Lincoln-Siedlung

In Darmstadt entsteht mit der Lincoln-Siedlung ein neuer und moderner Stadtteil. Die Neubauten bieten höchsten Wohnkomfort und  – dank der Systeme von AHS – Sicherheit für das Leben auch im hohen Alter. All dies eingebettet in ein zeitgemäßes Wohn- und Mobilitätskonzept. 

19 Wohnungen sind aktuell mit folgenden Assistenzfunktionen ausgestattet:

  • Vollintegrierbar in eine Hausnotrufzentrale nach Wahl des Bewohners.
  • Mit Freisprecher, mobilem Notrufknopf und Notrufknopf, der frei in der Wohnung plazierbar ist – wie bei einem Hausnotrufgerät für aktiven Notruf
  • Es gibt passive Alarme wie keine Rückkehr ins Bett, ungewöhnlich langer Badaufenthalt, ungewöhnlich lange Inaktivität
  • Der Herd wird bei Rauchalarm abgeschaltet, es fährt dann der Rollladen an der Terassentür für den Fluchtweg automatisch hoch und das Licht in der Küche geht an.
  • Bei verstopfter Dusche oder übergelaufener Waschmaschine gibt es Wasseralarm.
  • Die Eingangstüre kann kontrolliert von Hilfepersonen geöffnet werden.
  • Die Eingangstüre kann vom Bewohner mittels Telefons geöffnet werden.
  • Alle Einstellungen für Alarmsituationen, sowie die Alarmkette sind individuell bestimmbar
  • Das System hat höchsten Privatsphärenschutz – es gibt keinerlei Auswertungen außerhalb der Wohnung
  • Das System teilt seinen Status optisch über eine LED-Anzeige mit:
    • Grün = System ist OK, der Bewohner ist in der Wohnung
    • Rot = Störung (Neustart ist erforderlich)
    • Blau = Ruhezeit, der Bettalarm ist aktiv
    • Weiß = Nachtlicht wenn sich der Bewohner während der Ruhezeit nicht im Bett befindet
    • LED AUS = Der Bewohner befindet sich während der Ruhezeit im Bett
    • Rot blinkt = Alarm ausgelöst, blinkt rot so lange, bis der Alarm angenommen und quittiert wurde.
  • Das System kommuniziert erkannte Notsituationen akustisch mit dem Bewohner in der Wohnung
  • Die Sprache ist frei wählbar.
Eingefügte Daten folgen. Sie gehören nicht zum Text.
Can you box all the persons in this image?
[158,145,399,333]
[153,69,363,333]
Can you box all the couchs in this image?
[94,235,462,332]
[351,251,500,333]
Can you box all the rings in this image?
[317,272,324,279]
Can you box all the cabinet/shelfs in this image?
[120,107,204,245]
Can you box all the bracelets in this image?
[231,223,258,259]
Die Ansagetexte sind veränderbar.
  • Angehörige oder Helfer werden nicht mit Pushnachrichten, Vermutungen oder Fehlalarme belästigt, dadurch wird ein passiver Alarm ernst genommen.
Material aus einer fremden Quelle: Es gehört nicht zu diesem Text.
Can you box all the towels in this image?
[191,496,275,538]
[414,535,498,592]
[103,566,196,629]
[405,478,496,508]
  • Das System erkennt eigenständig Anwesenheit und kann Inaktivität von Abwesenheit unterscheiden.
  • Der Bewohner hat immer die Möglichkeit erkannte Alarme zu stoppen.
  • Der Bewohner wird in Notsituationen mit dem Helfer verbunden und kann mit ihm über den Freisprecher kommunizieren.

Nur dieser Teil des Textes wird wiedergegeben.